This order of operations and prioritization has been developed slowly and painfully over time.  It is only with great caution that we even think about changing that order, because doing so has such dramatic, unpredictable effects with so many packages out there in our ecosystem.

When it comes to actually running these steps, not all solvers are created equal.  For many years, conda has been well-served by the pycosat library, which wraps the picosat solver.  SAT solving is a competitive area of research, though, and conda should be able to benefit from recent developments in this research.  Thanks to efforts by conda contributors, the solver part of conda is abstracted, and any solver can be used by writing interface glue code.  By using cryptominisat, for example, one can immediately see a small speedup in conda:

CONDA_INSTRUMENTATION_ENABLED=1 conda create –dry-run -n conda_forge_r -c conda-forge r-essentials

Time results from instrumentation record (~/.conda/instrumentation-record.csv) for conda.resolve.Resolve.solve and conda.core.solve.Solver._run_sat

Pycosat Pycryptosat 5.6.6
34.73 sec 32.82 sec

Cryptominisat is an award-winning SAT implementation whose developer has actively worked with conda developers to collaboratively make it work for conda.  We’ll also continue to explore different solver implementation options (including other classes of solvers, such as Microsoft’s Z3 SMT solver) to keep the conda user experience as quick as possible.  We value the consistency of environments, and we’ll continue pursuing improvements in metadata to help solvers make decisions accurately, and also improvement in solvers to help make those accurate decisions quickly.

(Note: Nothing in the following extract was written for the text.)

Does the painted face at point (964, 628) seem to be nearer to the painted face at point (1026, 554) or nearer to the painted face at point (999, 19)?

Downloading and Extracting Packages

Conda has been based around .tar.bz2 files since its inception.  The actual file format doesn’t matter much to conda. Really only the relative paths within the container are what matter.  Thanks to this simplifying assumption, Anaconda has been developing a new file format that will speed up conda. The new file format (.conda) consists of an outer, uncompressed ZIP-format container, with two inner compressed .tar files.  These inner compressed tar files are free to use any compression that libarchive is built to support. For the inaugural .conda files that Anaconda is creating, the zstandard compression format is being used. The zstandard-compressed tarballs can be significantly smaller than their bzip2 equivalents.  In addition, they decompress much more quickly.

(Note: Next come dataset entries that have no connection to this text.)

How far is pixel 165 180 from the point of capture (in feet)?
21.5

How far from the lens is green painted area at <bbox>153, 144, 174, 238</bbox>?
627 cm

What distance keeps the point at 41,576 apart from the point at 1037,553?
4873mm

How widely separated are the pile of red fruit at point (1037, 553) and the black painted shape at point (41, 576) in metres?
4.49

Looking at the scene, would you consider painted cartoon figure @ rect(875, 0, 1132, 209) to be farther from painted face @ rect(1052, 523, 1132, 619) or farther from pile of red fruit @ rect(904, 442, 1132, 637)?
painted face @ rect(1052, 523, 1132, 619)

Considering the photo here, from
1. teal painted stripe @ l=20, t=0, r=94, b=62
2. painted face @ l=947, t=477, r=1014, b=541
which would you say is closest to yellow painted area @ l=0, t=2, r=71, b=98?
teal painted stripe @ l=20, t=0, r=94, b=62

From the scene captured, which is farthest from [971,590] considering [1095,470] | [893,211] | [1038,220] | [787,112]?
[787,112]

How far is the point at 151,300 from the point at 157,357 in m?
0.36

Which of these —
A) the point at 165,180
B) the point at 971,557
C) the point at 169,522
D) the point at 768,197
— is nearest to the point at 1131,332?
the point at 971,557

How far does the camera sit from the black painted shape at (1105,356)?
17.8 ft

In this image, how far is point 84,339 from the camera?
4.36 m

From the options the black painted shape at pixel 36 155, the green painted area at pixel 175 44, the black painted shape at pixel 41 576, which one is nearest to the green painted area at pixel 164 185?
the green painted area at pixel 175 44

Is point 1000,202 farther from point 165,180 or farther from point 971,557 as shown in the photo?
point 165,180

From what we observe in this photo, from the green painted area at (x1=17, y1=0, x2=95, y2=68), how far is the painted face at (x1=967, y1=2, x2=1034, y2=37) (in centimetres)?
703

Package name Size (.tar.bz2) /extract time Size (.conda) / extract time
python 17.3 MB / 3.613 sec 14.5 MB / 2.021 sec
mkl 178 MB / 16.972 sec 99.8 MB / 2.385 sec
pytorch 464 MB / 38.271 sec 320 MB  / 4.785 sec

Package metadata (the “info” folder) makes up one of the inner tarballs, while the actual package contents (everything but the “info” folder) make up the other.  By separating the metadata this way, we take advantage of the indexed nature of zip files for rapid access to package metadata. Tasks that involve accessing the package metadata now scale simply with the number of packages being processed, rather than the number and size of packages being processed.  Indexing a collection of packages, for example, is now much faster, although the time to create packages in the new format can outweigh and even dwarf these gains.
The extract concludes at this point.